**What is expected:** Copy the items from the start through the line containing "A: pixel 703 249", swapping "camera" for "lens" and leaving everything else unchanged.

**Given records:**
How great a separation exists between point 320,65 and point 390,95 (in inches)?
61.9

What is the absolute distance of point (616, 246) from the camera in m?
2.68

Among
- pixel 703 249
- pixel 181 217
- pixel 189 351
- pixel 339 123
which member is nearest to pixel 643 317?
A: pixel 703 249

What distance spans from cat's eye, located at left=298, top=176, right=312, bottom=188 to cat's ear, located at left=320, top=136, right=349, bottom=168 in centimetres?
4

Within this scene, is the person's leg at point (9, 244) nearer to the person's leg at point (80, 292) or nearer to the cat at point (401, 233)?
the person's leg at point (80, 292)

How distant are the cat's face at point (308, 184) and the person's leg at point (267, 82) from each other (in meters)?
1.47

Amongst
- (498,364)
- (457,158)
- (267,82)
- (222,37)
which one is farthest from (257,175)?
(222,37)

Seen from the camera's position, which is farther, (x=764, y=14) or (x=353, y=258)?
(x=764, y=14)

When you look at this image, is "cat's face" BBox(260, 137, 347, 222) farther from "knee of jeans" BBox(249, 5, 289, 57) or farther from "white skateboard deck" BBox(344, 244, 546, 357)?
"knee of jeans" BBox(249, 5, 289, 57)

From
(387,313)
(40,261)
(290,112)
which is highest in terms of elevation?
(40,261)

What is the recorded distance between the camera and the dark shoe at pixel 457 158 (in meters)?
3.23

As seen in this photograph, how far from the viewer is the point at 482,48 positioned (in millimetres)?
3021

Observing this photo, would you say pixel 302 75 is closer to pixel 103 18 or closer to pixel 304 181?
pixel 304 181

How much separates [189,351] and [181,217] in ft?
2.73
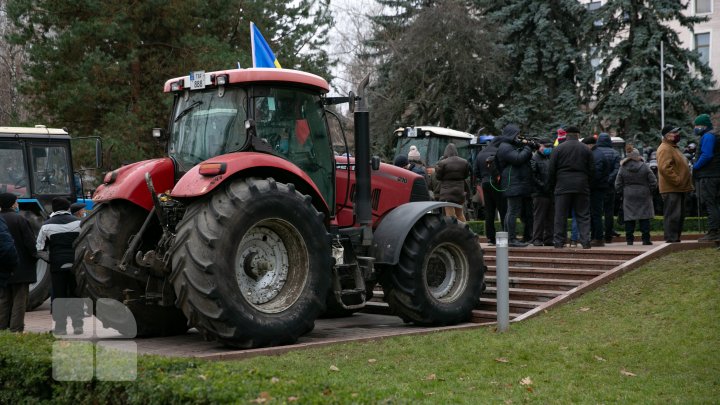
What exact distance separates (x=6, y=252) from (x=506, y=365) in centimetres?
567

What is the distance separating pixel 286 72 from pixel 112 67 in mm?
15315

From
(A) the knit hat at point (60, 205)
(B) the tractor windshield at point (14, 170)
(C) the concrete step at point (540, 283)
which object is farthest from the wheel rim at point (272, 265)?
(B) the tractor windshield at point (14, 170)

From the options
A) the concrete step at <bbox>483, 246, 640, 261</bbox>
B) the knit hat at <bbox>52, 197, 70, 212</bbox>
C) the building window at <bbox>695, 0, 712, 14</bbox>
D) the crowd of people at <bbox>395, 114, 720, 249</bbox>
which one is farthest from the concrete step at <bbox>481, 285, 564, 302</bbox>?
the building window at <bbox>695, 0, 712, 14</bbox>

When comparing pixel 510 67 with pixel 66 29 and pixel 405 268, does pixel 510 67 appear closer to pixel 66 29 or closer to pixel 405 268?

**Full response:**
How great a separation exists between point 320,65 and point 390,95 (in inches)?
61.9

What is the absolute distance of point (616, 246) from the lens in m?
2.68

Among
- pixel 703 249
- pixel 181 217
- pixel 189 351
- pixel 339 123
which member is nearest to pixel 643 317?
A: pixel 703 249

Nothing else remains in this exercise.